Efficiency and effectiveness are independent standards for evaluating organizations. Organizations can be both efficient and effective, neither efficient nor effective, effective but not efficient, or efficient but not effective. An efficient, but not effective, organization was FAS International (formerly Famous Artists Schools) which, in 1970, filed) for reorganization under the bankruptcy laws. FAS advertised in popular magazines for readers to learn to write or draw under the guidance of famous authors and artists, using a correspondence course format. The directors of FAS were well-known artists and authors such as Bennett Cerf, Rod Serling, and Norman Rockwell. The troubles at FAS began in large part when the Atlantic Monthly published an article questioning the value of the organization, pointing out that FAS’s alluring talent tests were almost always positively evaluated, and more important, explaining that the guidance provided by mail was not from the famous writers or artists, but from staff persons hired at relatively low salaries. Under public criticism, many of the more famous persons disassociated themselves from the company, and the company began to have trouble with regulatory agencies because of its advertising claims. While FAS was quite efficient and profitable, its activities were eventually considered not to be legitimate or effective, and the organization failed.

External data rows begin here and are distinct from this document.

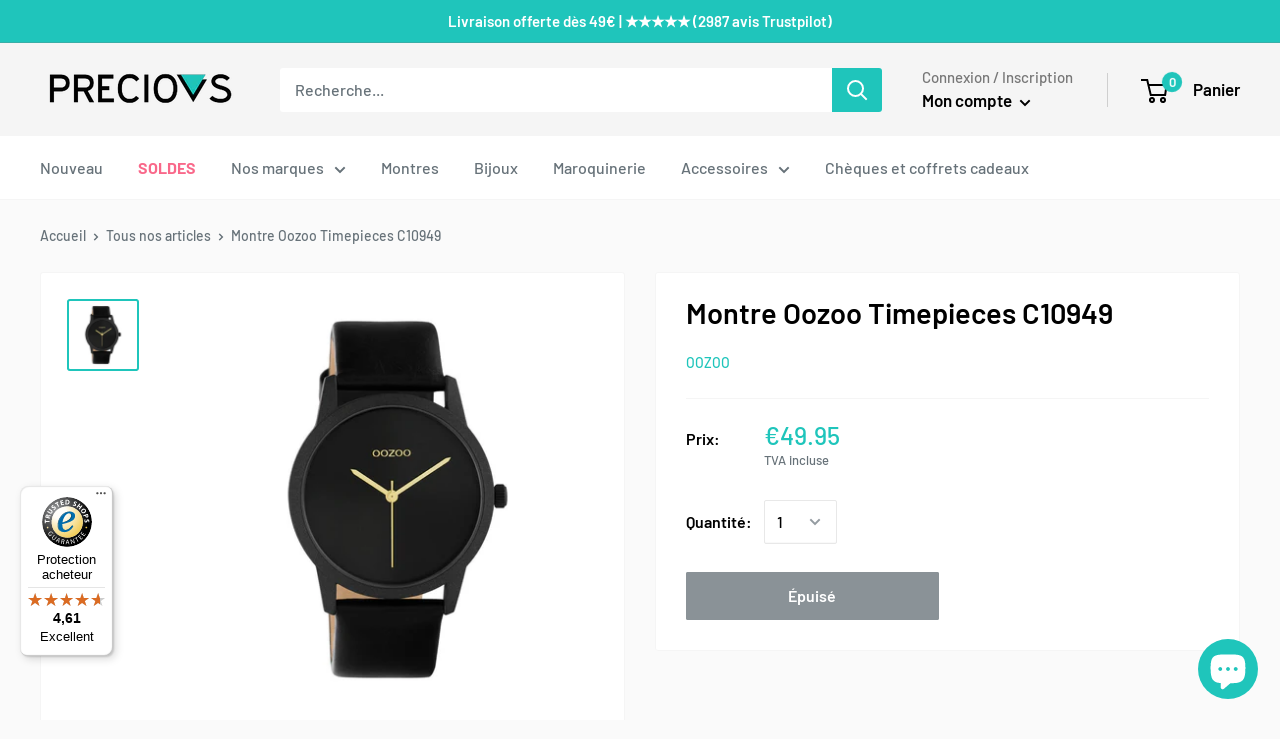

--- FILE ---
content_type: text/javascript
request_url: https://widgets.trustedshops.com/js/X31C0CA2597507D0BD57E5F139036219B.js
body_size: 1491
content:
((e,t)=>{const a={shopInfo:{tsId:"X31C0CA2597507D0BD57E5F139036219B",name:"www.preciovs.be",url:"www.preciovs.be",language:"fr",targetMarket:"BEL",ratingVariant:"WIDGET",eTrustedIds:{accountId:"acc-c6d7e58b-8e32-4243-afc7-5caa9aee4e86",channelId:"chl-d43f1fa0-85ab-4014-90fc-1c2017cac65f"},buyerProtection:{certificateType:"CLASSIC",certificateState:"PRODUCTION",mainProtectionCurrency:"EUR",classicProtectionAmount:2500,maxProtectionDuration:30,firstCertified:"2023-10-02 00:00:00"},reviewSystem:{rating:{averageRating:4.61,averageRatingCount:76,overallRatingCount:177,distribution:{oneStar:2,twoStars:1,threeStars:3,fourStars:13,fiveStars:57}},reviews:[{buyerFirstName:"Kanako",buyerlastName:"G.",average:4,buyerStatement:"Sincérité du service. Une partie de ma commande n'était pas disponible. Preciovs m'a donc proposé de rembourser la partie de la commande et le colis a été rapidement expédié pour le reste de la commande. Merci beaucoup !",rawChangeDate:"2026-01-20T13:20:18.000Z",changeDate:"20/01/2026",transactionDate:"04/12/2025"},{buyerFirstName:"Stéphanie",buyerlastName:"L.",average:4,buyerStatement:"Article conforme livraison un peu longue mais peux très correct ✅",rawChangeDate:"2026-01-11T13:52:41.000Z",changeDate:"11/01/2026",transactionDate:"28/12/2025"},{buyerFirstName:"Isabelle",buyerlastName:"V.",average:5,buyerStatement:"Article conforme et rapidité d’envoi.",rawChangeDate:"2025-12-29T15:08:29.000Z",changeDate:"29/12/2025",transactionDate:"13/12/2025"}]},features:["GUARANTEE_RECOG_CLASSIC_INTEGRATION","MARS_REVIEWS","MARS_EVENTS","DISABLE_REVIEWREQUEST_SENDING","MARS_QUESTIONNAIRE","MARS_PUBLIC_QUESTIONNAIRE","REVIEWS_AUTO_COLLECTION"],consentManagementType:"OFF",urls:{profileUrl:"https://www.trstd.com/fr-be/reviews/preciovs-be",profileUrlLegalSection:"https://www.trstd.com/fr-be/reviews/preciovs-be#legal-info",reviewLegalUrl:"https://help.etrusted.com/hc/fr/articles/23970864566162"},contractStartDate:"2023-09-25 00:00:00",shopkeeper:{name:"ANANAW SPRL",street:"Rue du Becquerelle",country:"BE",city:"Tournai",zip:"7500"},displayVariant:"full",variant:"full",twoLetterCountryCode:"BE"},"process.env":{STAGE:"prod"},externalConfig:{trustbadgeScriptUrl:"https://widgets.trustedshops.com/assets/trustbadge.js",cdnDomain:"widgets.trustedshops.com"},elementIdSuffix:"-98e3dadd90eb493088abdc5597a70810",buildTimestamp:"2026-01-28T05:46:09.619Z",buildStage:"prod"},r=a=>{const{trustbadgeScriptUrl:r}=a.externalConfig;let o=t.querySelector(`script[src="${r}"]`);o&&t.body.removeChild(o),o=t.createElement("script"),o.src=r,o.charset="utf-8",o.setAttribute("data-type","trustbadge-business-logic"),o.onerror=()=>{throw new Error(`The Trustbadge script could not be loaded from ${r}. Have you maybe selected an invalid TSID?`)},o.onload=()=>{e.trustbadge?.load(a)},t.body.appendChild(o)};"complete"===t.readyState?r(a):e.addEventListener("load",(()=>{r(a)}))})(window,document);

--- FILE ---
content_type: application/javascript
request_url: https://ecommplugins-trustboxsettings.trustpilot.com/preciovs.myshopify.com.js?settings=1591704435314&shop=preciovs.myshopify.com
body_size: 194
content:
const trustpilot_trustbox_settings = {"trustboxes":[],"activeTrustbox":0,"pageUrls":{"landing":"https://preciovs.myshopify.com","category":"https://preciovs.myshopify.com/collections/1cadeau-com","product":"https://preciovs.myshopify.com/products/a158wea-1ef"}};
dispatchEvent(new CustomEvent('trustpilotTrustboxSettingsLoaded'));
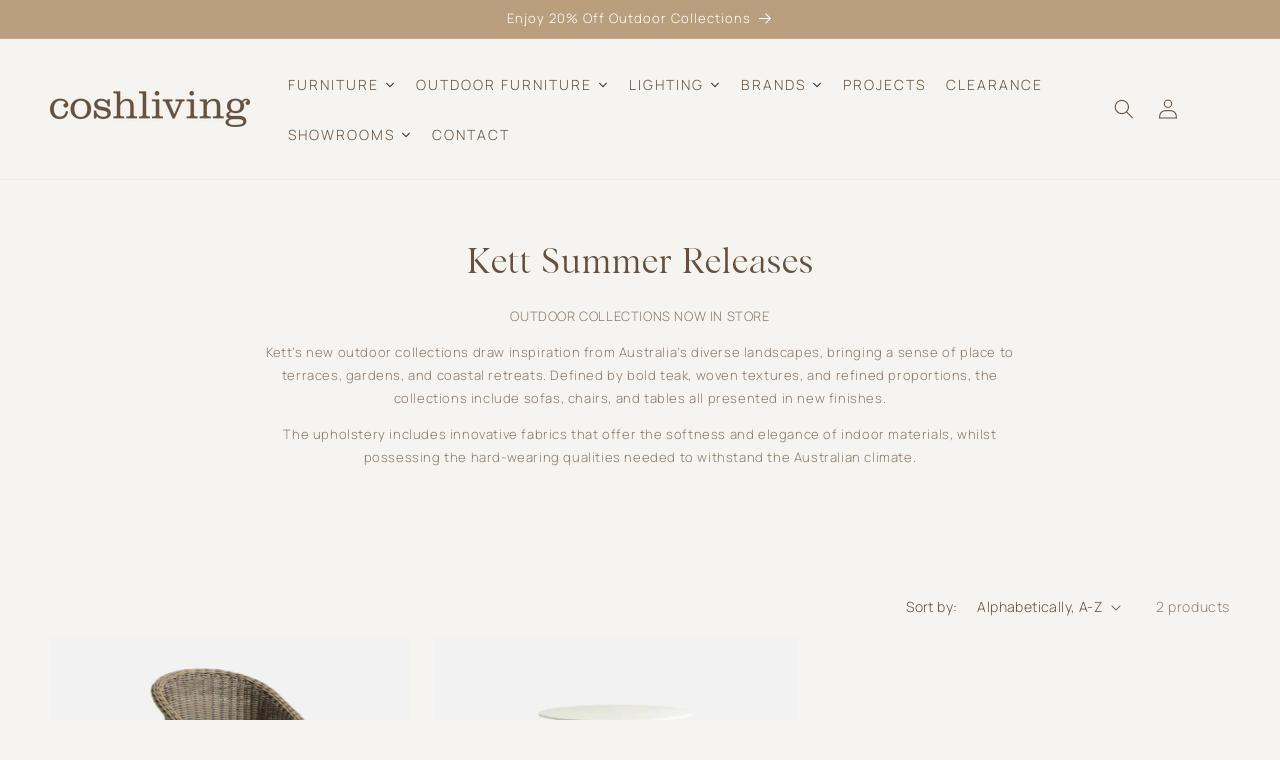

--- FILE ---
content_type: text/html; charset=UTF-8
request_url: https://s.trkcall.com/v4/1001031346148697/user2
body_size: -26
content:
330e2be62399c11cb18c55-1001031346148697

--- FILE ---
content_type: text/html; charset=UTF-8
request_url: https://s.trkcall.com/v3/?code=100103&da=none&p=https%3A%2F%2Fcoshliving.com.au%2Fcollections%2Fmanutti-clearance&m=(none)&s=(direct)&usr=1980849092.1768812804&tid=G-25YMM95GM0
body_size: -35
content:
PAGE-100103-1980849092.1768812804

An example of an effective but possibly inefficient organization was the National Aeronautics and Space Administration during the 1960s. A commitment was made by President Kennedy to land Americans on the moon in a decade, and a tremendous amount of resources was devoted to the space program. The organization was clearly effective—men were landed on the moon in 1969, and the United States had developed an elaborate and sophisticated set of space technology. However, in the drive to meet deadlines and timetables, duplication was encouraged and waste also occurred. In fact, too much efficiency may detract from the effectiveness of an organization. General Motors, with its considerable financial and production resources, could operate so efficiently that it would drive its weaker competitors, such as American Motors and Chrysler, out of business. Such an attempt, however, would probably serve to revive the effort to break up General Motors. Thus, by being too efficient in the car business and controlling too much of the market, General Motors might set in motion actions that would ultimately lead to negative consequences.